An observational study is one where X cannot be controlled and other variables cannot be held constant. Think about a case where men have generally higher values of both X and Y and women have generally lower values but that among men there is no relation between X and Y Here is a possible plot, the triangles being men.
If you didn't know about the influence of sex you would see a positive correlation between X and Y but if you compute separate correlations for the two groups you see the variables are unrelated. Remember, if you manipulate X in the picture you are either doing so for a women (and X and Y are unrelated for women) or for a man (and again X and Y are unrelated); in either case Y will be unaffected because you would not be affecting the sex of a person.
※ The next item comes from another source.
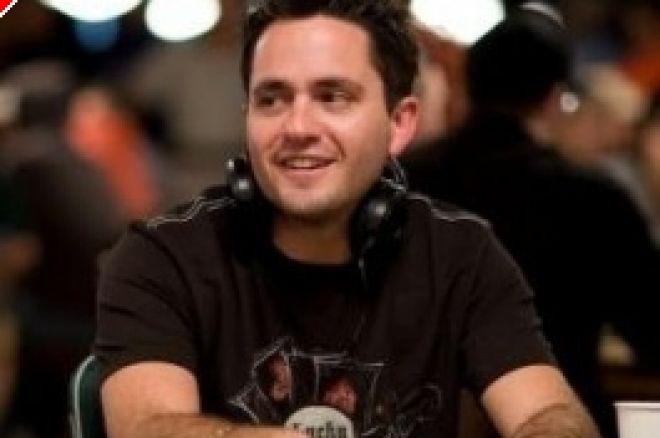 PokerNews profil: Intervju s Paulom Zimblerjem 0001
Doing multiple regression is very much like this. Imagine you have a response variable Y, a variable X whose influence on Y is of primary interest and some other variables which probably influence Y and may influence X as well. You would like to look at the relation between X and Y in groups of cases where all the other covariate values are the same; this is not generally possible. Instead, we estimate the average value of Y for each possible combination of the variable X and the other variables. We ask if this mean depends on X. We say we are adjusting for the other covariates.
The method works pretty well if we have identified all the possible confounding variables so that we can adjust for them all. So, e.g., in our example lowering the nursing ratio would be asserted to lower the risk of nosocomial infection. The trouble is that no such deduction is rigorously possible. You would need to be sure there was not a 3rd variable correlated with both X and Y which is the real cause of variation in both and for which you haven't adjusted. In randomized designed experiments this possibility is dealt with by the randomization.
The slope in a regression model corresponding to X measures the change expected in Y when X is changed by 1 unit and all the other variables in the regression are held constant. It is in this sense the regression method is used to adjust for the other covariates. Researchers say things like "Adjusted for Length of service and publication rate sex has no impact on salary of professors."